All runtime config (active org alias, sync intervals, enabled objects/fields) lives in the sfdb schema in the database.


Key Design Decisions (do not revisit without good reason)

  • sf CLI binary is NOT in the Docker image. Auth tokens are read directly from the ~/.sfdx/ JSON files mounted into the container. No sf org display command.
  • The API is not a data API. It serves the UI and orchestrates syncs only. External tools connect directly to Postgres.
  • Deletions are soft. sf_deleted_at is set — records are never hard-deleted from the local DB.
  • Bulk API 2.0 by default. REST query fallback only for objects under 2,000 records.
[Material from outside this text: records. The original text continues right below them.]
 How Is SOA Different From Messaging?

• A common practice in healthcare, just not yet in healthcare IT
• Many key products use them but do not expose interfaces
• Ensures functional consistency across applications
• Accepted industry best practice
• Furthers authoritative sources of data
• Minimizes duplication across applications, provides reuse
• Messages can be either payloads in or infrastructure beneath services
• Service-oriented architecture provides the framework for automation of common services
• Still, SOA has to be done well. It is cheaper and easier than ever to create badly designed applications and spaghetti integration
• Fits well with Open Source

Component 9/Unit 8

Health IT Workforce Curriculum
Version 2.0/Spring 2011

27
  • Config in DB, not .env. .env is infrastructure only. Org registry, object selection, field selection, and schedule config all live in sfdb.orgs / sfdb.sync_config / sfdb.field_config / sfdb.app_config.
  • Multi-org by schema. Every registered org gets its own org_<orgid> schema. Removing an org drops the schema and cascades through sfdb.* via the FKs on sfdb.orgs(org_id).
  • Schema name is derived from the immutable Salesforce org id, not the user-editable alias — aliases can be renamed without affecting where the data lives.